[WORK REQUIRED]
Beginning at the line containing "If you look at" and continuing to the end of the records below, give each line again exactly as it stands, and only those lines.

==*==

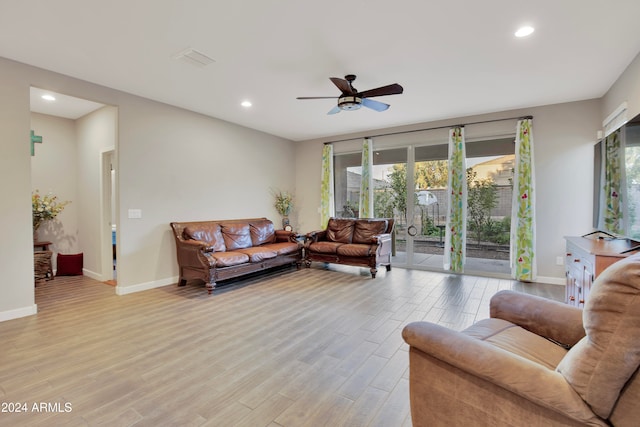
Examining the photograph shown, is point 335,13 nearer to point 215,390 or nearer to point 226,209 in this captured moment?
point 215,390

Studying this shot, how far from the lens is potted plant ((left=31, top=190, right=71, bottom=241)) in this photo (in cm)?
481

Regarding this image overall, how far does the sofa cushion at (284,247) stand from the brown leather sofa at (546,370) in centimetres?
392

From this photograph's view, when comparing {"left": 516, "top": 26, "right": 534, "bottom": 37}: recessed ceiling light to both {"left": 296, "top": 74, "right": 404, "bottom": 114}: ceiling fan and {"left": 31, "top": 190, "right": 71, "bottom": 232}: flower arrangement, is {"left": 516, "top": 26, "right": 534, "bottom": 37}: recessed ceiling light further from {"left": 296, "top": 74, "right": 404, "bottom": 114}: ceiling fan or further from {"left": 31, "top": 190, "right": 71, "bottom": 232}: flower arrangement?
{"left": 31, "top": 190, "right": 71, "bottom": 232}: flower arrangement

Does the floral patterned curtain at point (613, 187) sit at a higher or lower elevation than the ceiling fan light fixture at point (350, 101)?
lower

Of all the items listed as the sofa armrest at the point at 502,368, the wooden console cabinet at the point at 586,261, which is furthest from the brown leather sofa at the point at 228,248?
the wooden console cabinet at the point at 586,261

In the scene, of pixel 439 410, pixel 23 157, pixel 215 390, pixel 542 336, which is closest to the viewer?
pixel 439 410

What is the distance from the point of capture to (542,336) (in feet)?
5.73

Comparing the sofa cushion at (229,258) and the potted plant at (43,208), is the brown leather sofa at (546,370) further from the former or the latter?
the potted plant at (43,208)

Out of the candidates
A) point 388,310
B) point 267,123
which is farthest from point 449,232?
point 267,123

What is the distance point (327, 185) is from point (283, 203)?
1079 mm

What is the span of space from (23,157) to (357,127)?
504 centimetres

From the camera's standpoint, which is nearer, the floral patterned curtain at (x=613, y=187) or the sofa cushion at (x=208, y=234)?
the floral patterned curtain at (x=613, y=187)

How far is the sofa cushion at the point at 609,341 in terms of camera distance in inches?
36.8

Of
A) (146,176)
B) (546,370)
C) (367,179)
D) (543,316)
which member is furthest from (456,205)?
(146,176)
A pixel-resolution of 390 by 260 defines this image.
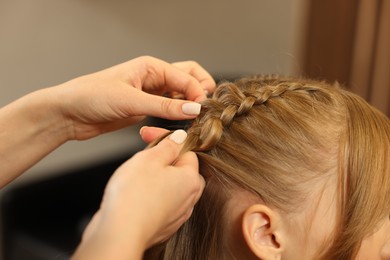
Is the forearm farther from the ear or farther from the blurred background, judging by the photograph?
the blurred background

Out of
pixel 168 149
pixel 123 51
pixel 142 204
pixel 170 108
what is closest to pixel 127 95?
pixel 170 108

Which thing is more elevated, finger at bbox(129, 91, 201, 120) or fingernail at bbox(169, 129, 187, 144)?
finger at bbox(129, 91, 201, 120)

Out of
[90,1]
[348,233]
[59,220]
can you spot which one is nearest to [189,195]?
[348,233]

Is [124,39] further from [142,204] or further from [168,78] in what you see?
[142,204]

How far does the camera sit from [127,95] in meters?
0.98

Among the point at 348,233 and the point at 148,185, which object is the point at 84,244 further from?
the point at 348,233

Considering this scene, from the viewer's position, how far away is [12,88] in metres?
2.04

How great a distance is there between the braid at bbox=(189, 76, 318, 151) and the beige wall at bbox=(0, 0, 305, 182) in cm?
124

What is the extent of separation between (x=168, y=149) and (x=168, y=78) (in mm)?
339

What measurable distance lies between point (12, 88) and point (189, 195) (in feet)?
4.77

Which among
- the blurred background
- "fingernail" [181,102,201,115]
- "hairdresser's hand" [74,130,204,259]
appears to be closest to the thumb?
"fingernail" [181,102,201,115]

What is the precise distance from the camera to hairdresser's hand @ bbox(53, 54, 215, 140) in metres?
0.94

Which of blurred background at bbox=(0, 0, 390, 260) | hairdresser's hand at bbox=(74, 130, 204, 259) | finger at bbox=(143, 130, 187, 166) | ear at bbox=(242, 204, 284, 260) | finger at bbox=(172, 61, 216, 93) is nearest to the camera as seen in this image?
hairdresser's hand at bbox=(74, 130, 204, 259)

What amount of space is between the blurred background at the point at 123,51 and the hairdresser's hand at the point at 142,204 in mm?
1093
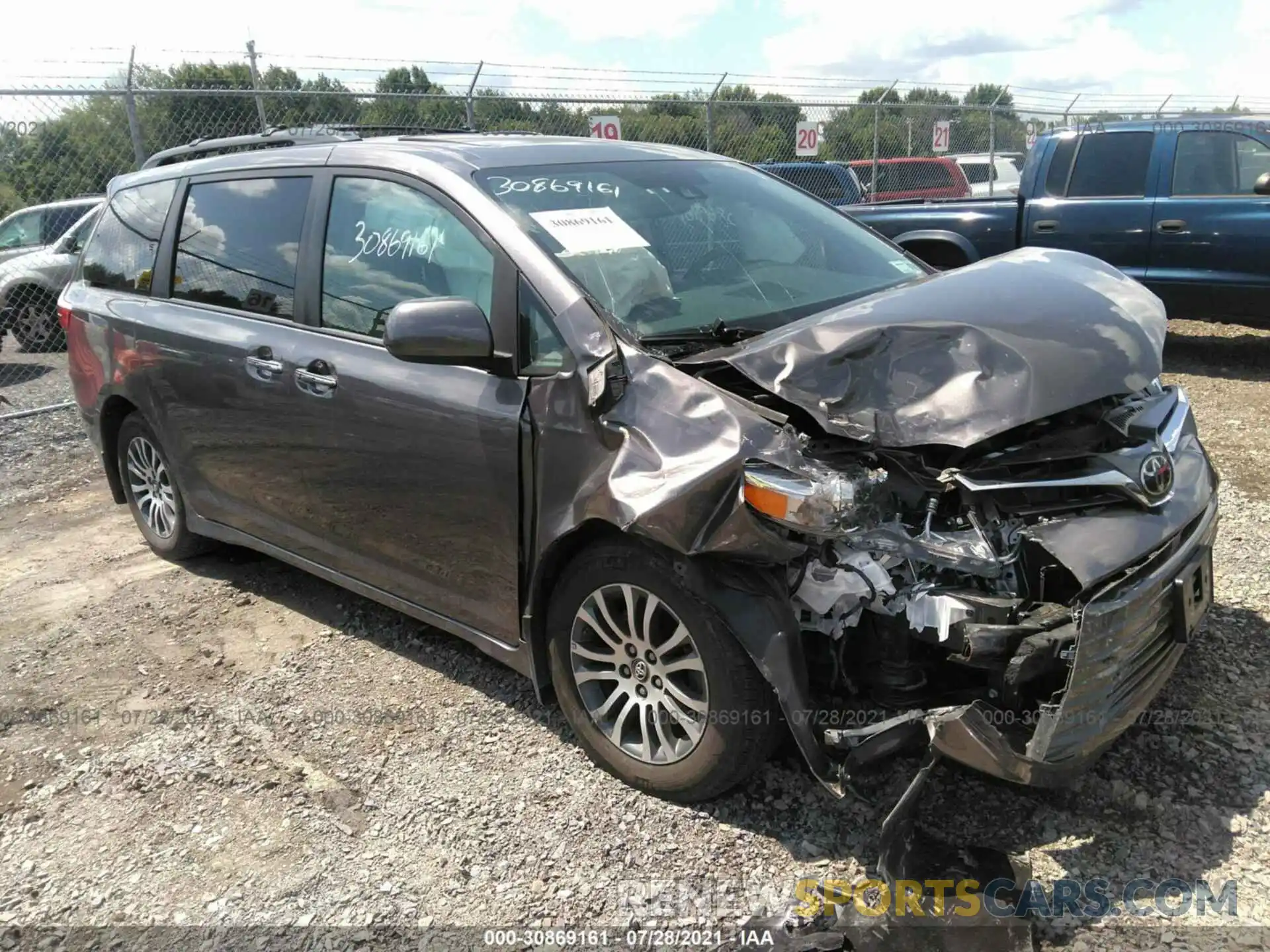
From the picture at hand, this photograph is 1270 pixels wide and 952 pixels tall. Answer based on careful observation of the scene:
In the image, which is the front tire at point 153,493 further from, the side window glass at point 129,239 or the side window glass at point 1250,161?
the side window glass at point 1250,161

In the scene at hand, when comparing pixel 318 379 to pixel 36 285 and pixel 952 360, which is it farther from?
pixel 36 285

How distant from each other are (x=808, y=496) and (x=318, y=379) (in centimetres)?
203

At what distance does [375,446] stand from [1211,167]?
7.29 metres

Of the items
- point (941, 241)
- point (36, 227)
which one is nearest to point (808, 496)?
point (941, 241)

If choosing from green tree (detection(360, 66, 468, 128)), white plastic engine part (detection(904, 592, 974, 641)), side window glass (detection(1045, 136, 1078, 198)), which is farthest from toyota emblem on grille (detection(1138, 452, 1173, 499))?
green tree (detection(360, 66, 468, 128))

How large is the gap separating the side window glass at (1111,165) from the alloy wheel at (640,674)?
7085 mm

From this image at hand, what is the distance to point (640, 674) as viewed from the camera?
116 inches

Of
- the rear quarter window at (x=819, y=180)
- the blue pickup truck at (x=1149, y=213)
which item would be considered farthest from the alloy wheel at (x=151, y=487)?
the rear quarter window at (x=819, y=180)

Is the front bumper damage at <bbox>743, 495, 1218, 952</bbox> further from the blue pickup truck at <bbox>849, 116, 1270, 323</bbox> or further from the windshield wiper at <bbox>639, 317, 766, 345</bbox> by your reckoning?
the blue pickup truck at <bbox>849, 116, 1270, 323</bbox>

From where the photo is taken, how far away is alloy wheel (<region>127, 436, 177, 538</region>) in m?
4.94

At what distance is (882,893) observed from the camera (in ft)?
8.51

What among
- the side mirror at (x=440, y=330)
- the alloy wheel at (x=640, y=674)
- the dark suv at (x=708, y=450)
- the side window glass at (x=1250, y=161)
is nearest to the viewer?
the dark suv at (x=708, y=450)

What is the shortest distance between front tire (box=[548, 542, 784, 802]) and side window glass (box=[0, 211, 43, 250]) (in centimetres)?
1179

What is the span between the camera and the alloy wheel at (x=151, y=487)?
4938mm
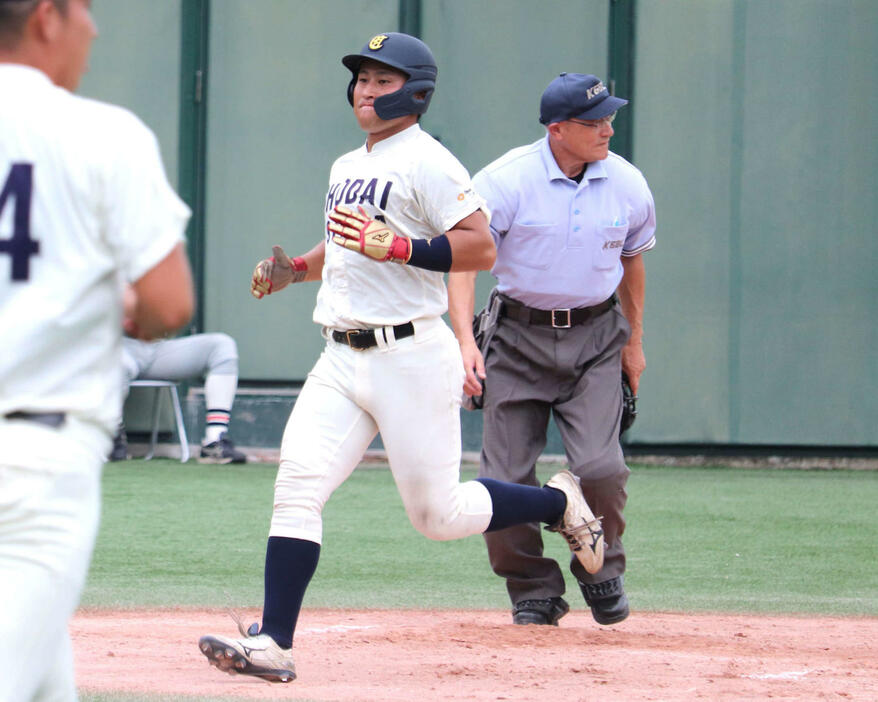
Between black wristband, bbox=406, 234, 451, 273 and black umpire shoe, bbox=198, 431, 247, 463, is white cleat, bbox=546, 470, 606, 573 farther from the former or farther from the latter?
black umpire shoe, bbox=198, 431, 247, 463

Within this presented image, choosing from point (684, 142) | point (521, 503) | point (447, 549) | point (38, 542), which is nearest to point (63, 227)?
point (38, 542)

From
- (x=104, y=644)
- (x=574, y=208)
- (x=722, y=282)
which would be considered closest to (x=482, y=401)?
(x=574, y=208)

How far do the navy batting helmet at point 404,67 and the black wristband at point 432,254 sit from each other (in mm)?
511

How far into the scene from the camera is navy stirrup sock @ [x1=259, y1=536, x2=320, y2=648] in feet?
14.7

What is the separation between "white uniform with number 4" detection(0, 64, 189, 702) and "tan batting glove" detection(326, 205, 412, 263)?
6.95 feet

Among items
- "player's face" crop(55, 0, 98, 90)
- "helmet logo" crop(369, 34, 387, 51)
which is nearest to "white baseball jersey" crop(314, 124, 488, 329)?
"helmet logo" crop(369, 34, 387, 51)

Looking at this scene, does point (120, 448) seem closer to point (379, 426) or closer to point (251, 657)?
point (379, 426)

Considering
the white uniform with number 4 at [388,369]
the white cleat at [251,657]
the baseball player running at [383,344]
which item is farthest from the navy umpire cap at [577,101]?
the white cleat at [251,657]

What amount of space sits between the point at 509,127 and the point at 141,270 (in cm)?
1028

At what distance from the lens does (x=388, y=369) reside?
4.59 m

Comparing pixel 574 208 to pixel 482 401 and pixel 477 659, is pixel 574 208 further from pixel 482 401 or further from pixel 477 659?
pixel 477 659

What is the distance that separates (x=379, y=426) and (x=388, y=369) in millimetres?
212

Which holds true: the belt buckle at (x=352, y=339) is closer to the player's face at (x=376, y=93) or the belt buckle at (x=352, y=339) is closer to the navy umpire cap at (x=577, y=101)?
the player's face at (x=376, y=93)

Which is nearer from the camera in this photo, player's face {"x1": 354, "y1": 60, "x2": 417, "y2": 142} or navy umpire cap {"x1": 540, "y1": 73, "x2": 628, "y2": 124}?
player's face {"x1": 354, "y1": 60, "x2": 417, "y2": 142}
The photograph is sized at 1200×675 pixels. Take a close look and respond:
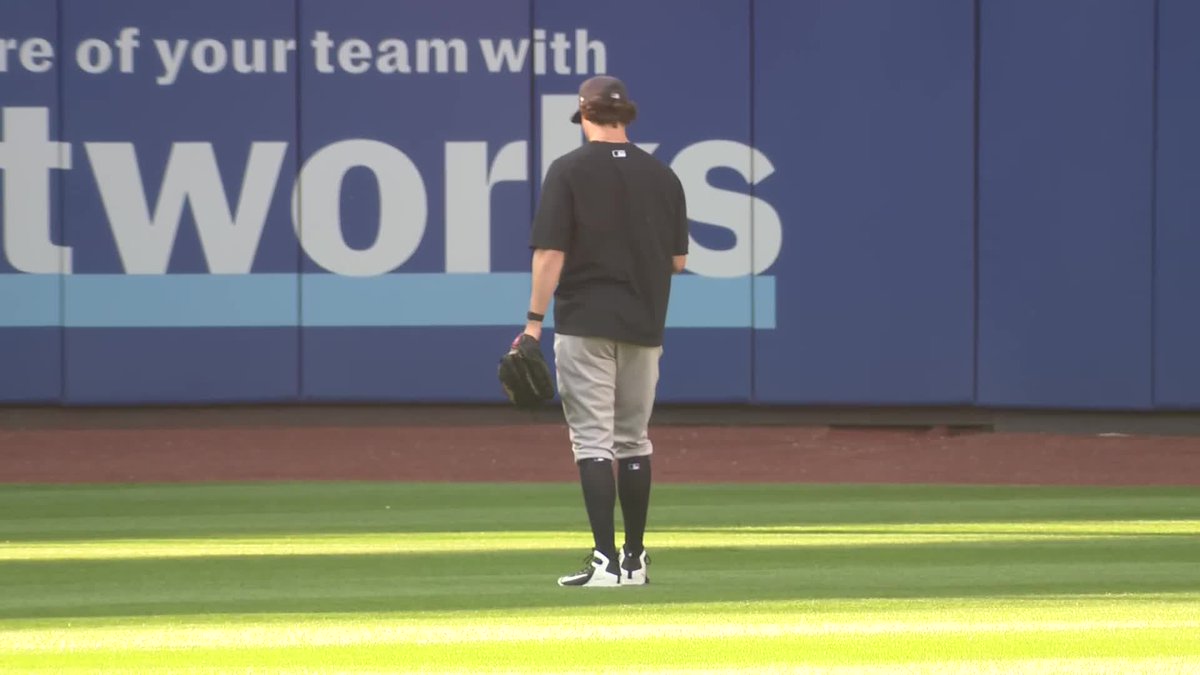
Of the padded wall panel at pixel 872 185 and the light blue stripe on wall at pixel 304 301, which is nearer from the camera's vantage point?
the padded wall panel at pixel 872 185

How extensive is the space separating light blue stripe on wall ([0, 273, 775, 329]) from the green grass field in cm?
385

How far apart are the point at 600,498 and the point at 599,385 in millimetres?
392

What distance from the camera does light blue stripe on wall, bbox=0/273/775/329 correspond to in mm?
14523

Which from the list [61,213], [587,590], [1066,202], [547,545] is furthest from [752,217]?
[587,590]

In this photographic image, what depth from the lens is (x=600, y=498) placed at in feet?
22.4

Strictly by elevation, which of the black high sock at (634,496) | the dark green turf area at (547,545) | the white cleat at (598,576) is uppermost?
the black high sock at (634,496)

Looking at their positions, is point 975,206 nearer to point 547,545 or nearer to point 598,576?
point 547,545

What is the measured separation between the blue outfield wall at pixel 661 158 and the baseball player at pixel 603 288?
7.55 m

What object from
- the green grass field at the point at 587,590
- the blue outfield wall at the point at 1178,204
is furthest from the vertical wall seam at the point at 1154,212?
the green grass field at the point at 587,590

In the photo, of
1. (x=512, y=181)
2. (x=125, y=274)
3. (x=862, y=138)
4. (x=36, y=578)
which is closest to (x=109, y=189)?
(x=125, y=274)

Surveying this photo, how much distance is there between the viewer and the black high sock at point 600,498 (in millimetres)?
6801

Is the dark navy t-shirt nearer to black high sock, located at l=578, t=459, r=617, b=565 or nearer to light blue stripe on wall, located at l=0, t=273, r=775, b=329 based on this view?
black high sock, located at l=578, t=459, r=617, b=565

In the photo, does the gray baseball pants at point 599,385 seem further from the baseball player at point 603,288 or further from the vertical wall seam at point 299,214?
the vertical wall seam at point 299,214

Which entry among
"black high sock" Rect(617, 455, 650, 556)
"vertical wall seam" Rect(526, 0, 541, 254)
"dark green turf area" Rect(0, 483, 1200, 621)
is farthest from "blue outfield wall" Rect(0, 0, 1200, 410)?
"black high sock" Rect(617, 455, 650, 556)
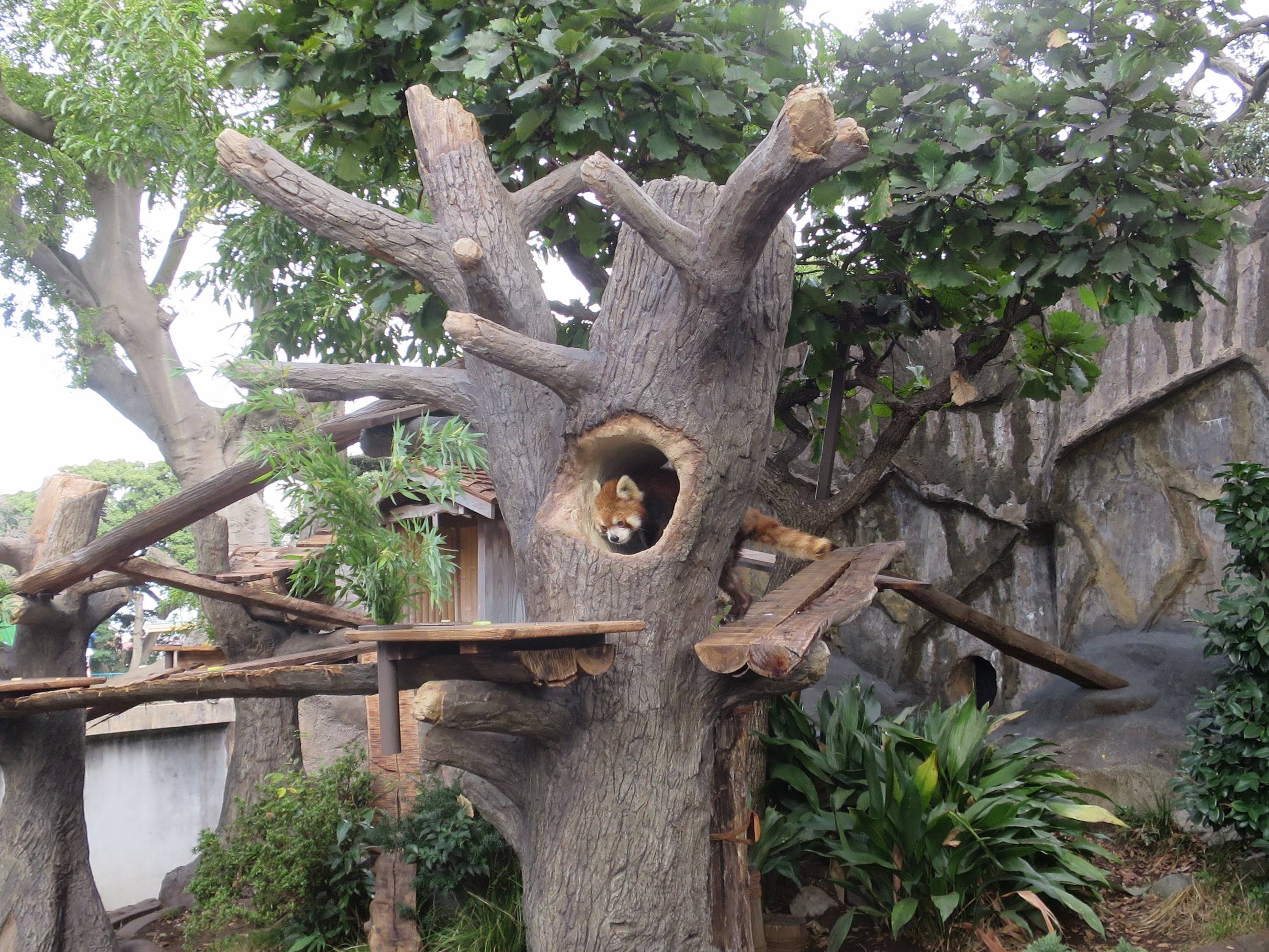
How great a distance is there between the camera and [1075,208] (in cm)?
538

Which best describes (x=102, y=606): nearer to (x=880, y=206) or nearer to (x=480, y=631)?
(x=480, y=631)

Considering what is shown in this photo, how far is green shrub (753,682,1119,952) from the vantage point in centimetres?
524

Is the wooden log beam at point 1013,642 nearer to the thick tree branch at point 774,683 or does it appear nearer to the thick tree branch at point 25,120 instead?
the thick tree branch at point 774,683

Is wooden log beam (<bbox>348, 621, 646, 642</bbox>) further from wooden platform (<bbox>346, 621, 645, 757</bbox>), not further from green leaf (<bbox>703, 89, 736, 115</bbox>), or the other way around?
green leaf (<bbox>703, 89, 736, 115</bbox>)

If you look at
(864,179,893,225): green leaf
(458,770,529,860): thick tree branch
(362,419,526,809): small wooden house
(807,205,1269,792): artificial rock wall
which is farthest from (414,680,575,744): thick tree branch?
→ (807,205,1269,792): artificial rock wall

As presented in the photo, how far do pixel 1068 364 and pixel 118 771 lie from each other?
12.2 metres

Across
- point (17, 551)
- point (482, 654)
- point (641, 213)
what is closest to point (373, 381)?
point (482, 654)

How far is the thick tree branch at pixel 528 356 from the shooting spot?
3607 millimetres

==*==

[TASK ANSWER]
If you look at
(864,179,893,225): green leaf
(458,770,529,860): thick tree branch
(362,419,526,809): small wooden house
(807,205,1269,792): artificial rock wall
which is farthest from (414,680,575,744): thick tree branch?
→ (807,205,1269,792): artificial rock wall

As presented in the photo, how far do pixel 1068 364 and pixel 118 771 lie from each other?
12.2 metres

Across
- point (17, 551)
- point (482, 654)
- point (641, 213)
what is closest to point (373, 381)?
point (482, 654)

How far is the thick tree branch at pixel 528 356 from the shooting spot?
3607 millimetres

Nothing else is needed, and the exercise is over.